What will define the coming century for our species? Can the interdisciplinary study of our past – combining the methods and data of the humanities and sciences – tell us what’s in store? And what policies, if wisely implemented, could secure a safe, sustainable, and just future for humanity?
In this column, we’ll try to answer those questions. Together, we’ll explore everything from the prospect of building settlements on other worlds to the threat of runaway artificial superintelligence. We’ll weigh the potential consequences of a climate-altering breakdown of currents in the Atlantic Ocean – and the risks of returning watery samples from the ocean moons of Jupiter or Saturn. We’ll consider whether our atmosphere can – or should – be deliberately modified to cool down global temperatures, and we’ll even reflect on the wisdom of sending messages to other star systems.
Our column will provide a unique perspective on the existential risks and opportunities faced by humanity, or in other words, the possibilities that could either permanently foreclose or radically extend and improve the future of our species. It’s a perspective we’ll gain partly by drawing on interdisciplinary fields like environmental history, paleogenomics, historical climatology, and zooarchaeology: new, rapidly expanding, but still little-known ways of using science to revolutionize our understanding of humanity’s past.
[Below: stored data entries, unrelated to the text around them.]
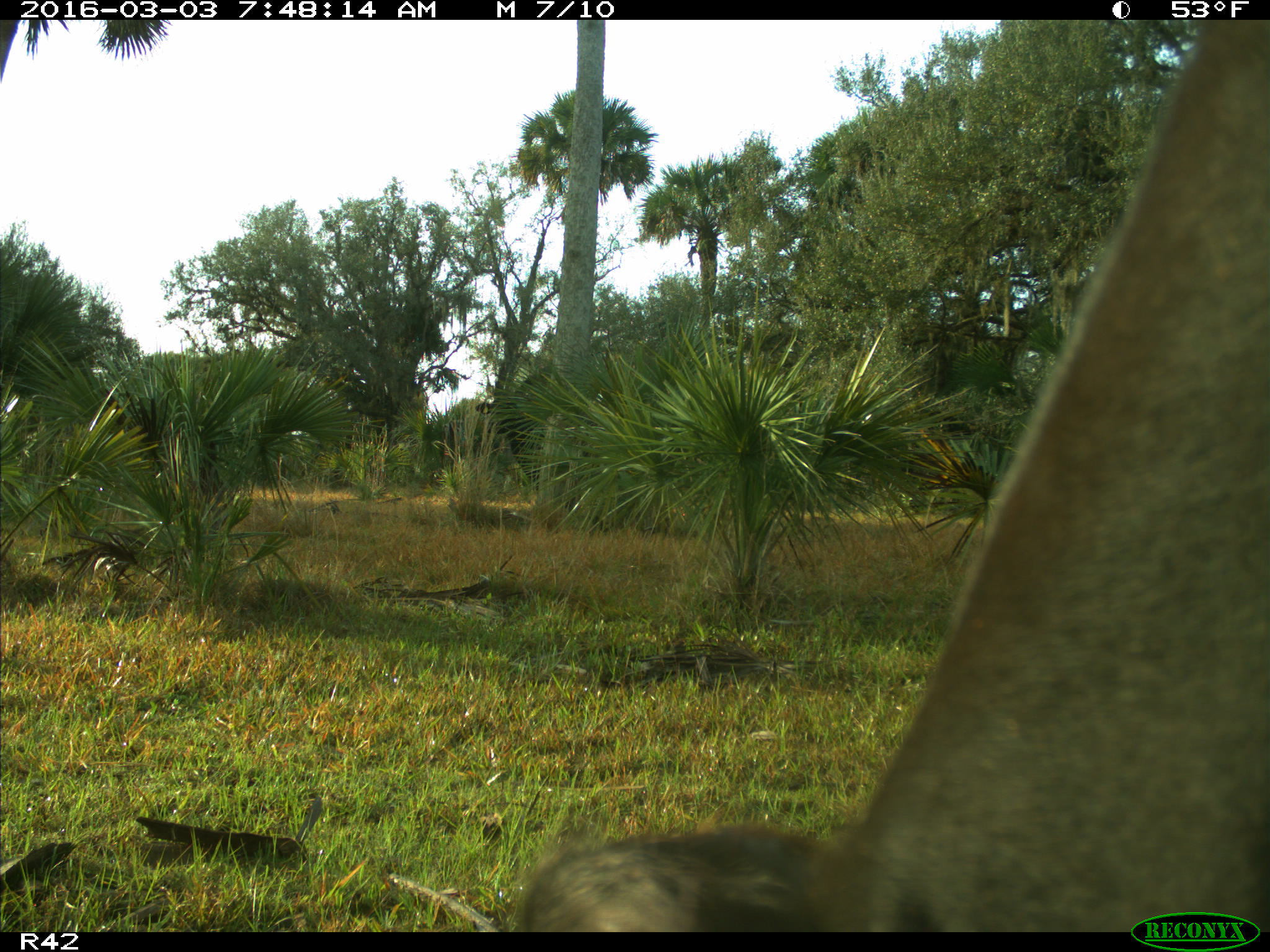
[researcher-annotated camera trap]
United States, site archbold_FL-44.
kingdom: Animalia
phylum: Chordata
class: Mammalia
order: Artiodactyla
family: Bovidae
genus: Bos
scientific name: Bos taurus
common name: domestic cow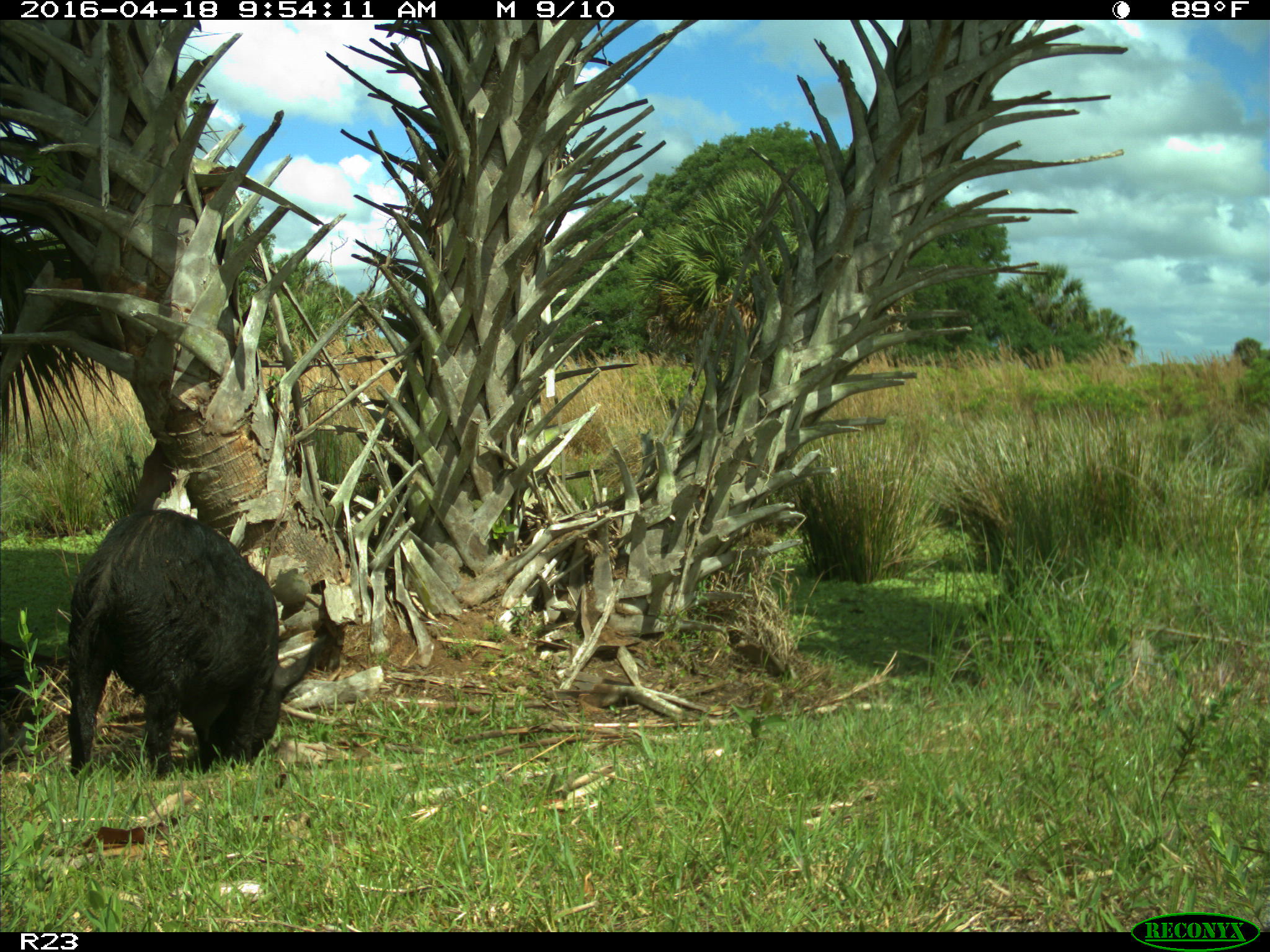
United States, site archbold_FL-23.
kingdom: Animalia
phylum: Chordata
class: Mammalia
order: Artiodactyla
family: Suidae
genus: Sus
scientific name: Sus scrofa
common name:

We’re living through a unique time in Earth’s history. Our species has gained the power not only to destroy itself, but also to alter our planet, maybe even other planets, in ways that could reverberate for millions of years. But it’s also gained the ability to, for the first time, protect itself from extinction, to create once-unimaginable wealth and knowledge, to extend and improve lives as never before.
Where will we go from here? In this column, we’ll try to find out.